We may suppose that $A\subset K$. For $k=0,1,\ldots,n$ denote $e_k(x_1,\ldots,x_n)$ the elementary symmetric polynomial, that is, $\varphi_t(x_1,\ldots,x_n):=\prod(1+tx_i)=\sum_{k=0}^n t^ke_k$. We identify $e_k$ and the corresponding element of $\mathcal S$. Choosing $n+1$ distinct values $t_1,\ldots,t_{n+1}\in K$ and solving the corresponding (Vandermonde's) linear system of equations we represent each $e_k$ as a linear combinations of $\varphi_{t_i}\in \mathcal T$. Thus $e_k\in \mathcal S$ for all $k=0,1,\ldots,n$. It is well known that $e_k$'s generate the algebra of symmetric polynomials (over any field). Thus any symmetric polynomial function belongs to $\mathcal T$. It remains to note that any symmetric function $f\in \mathcal S$ may be represented by a symmetric polynomial. Indeed, a symmetric function $f$ may be represented as $F(e_1,e_2,\ldots,e_n)$ for certain function function $F$ defined on the corresponding finite set (because the values of $e_1,\ldots,e_n$ determine the values of $x_1,\ldots,x_n$ up to permutation). $F$ in turn coincides with a polynomial function on this finite set. $\square$
Now we may prove your theorem for finitely supported function $i\mapsto p_i$. Due to Lemma it may be supposed to have the form $p_i=\prod_{k=1}^n H(i_k)$ for a certain finitely supported function $H$ on $\mathbb{N}$ (as OP, I denote here $\mathbb{N}=\{0,1,\ldots\}$).

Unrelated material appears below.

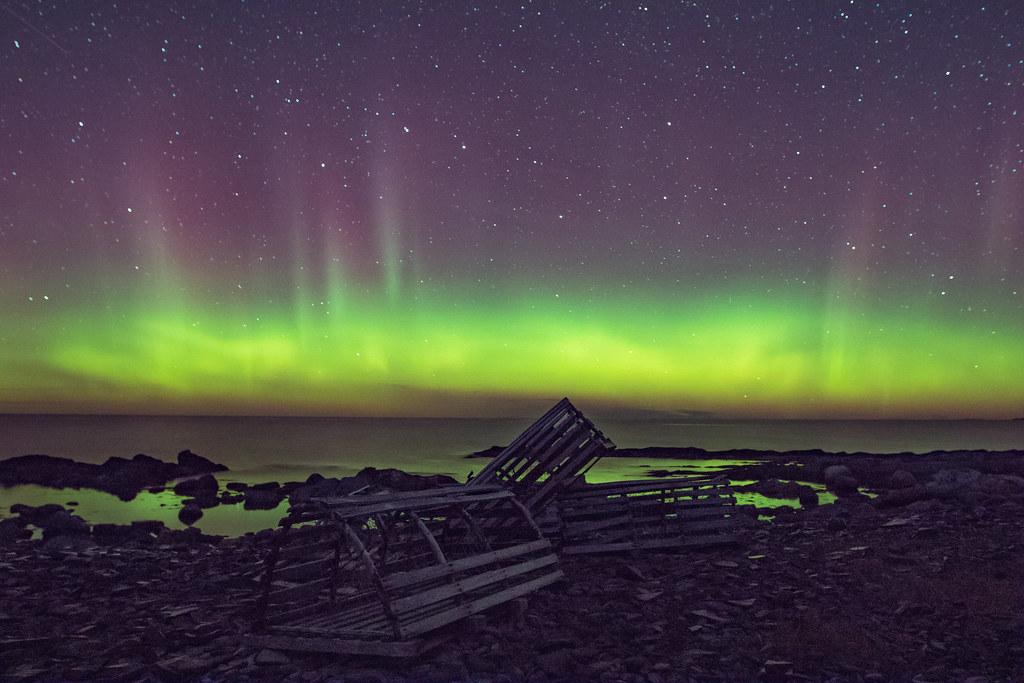 Northern Lights Jobs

In this case both parts of your identity are equal to $\det (\sum_m H(m)A^m)$.
Comment. Lemma does not hold for finite fields. For example, if $A=K=\{0,1\}$. Then the function $x+y+z$ is not a linear combination of rank-one functions 1, $xyz$, $(x+1)(y+1)(z+1)$: if $x+y+z=a+bxyz+c(x+1)(y+1)(z+1)$, then for $y=0,z=1,x=a$ we get $0=1$. I must make a warning that in the subject-related paper "Symmetric tensors and symmetric tensor rank" by Pierre Comon, Gene Golub, Lek-Heng Lim, Bernard Mourrain (SIAM Journal on Matrix Analysis and Applications, 2008, 30 (3), pp.1254-1279) this statement, after equation (1.1), is stated for any field, although proved for complex numbers, and the proof uses that a non-zero polynomial has non-zero values.
In any case, you may always enlarge the ground field and safely think that it is infinite.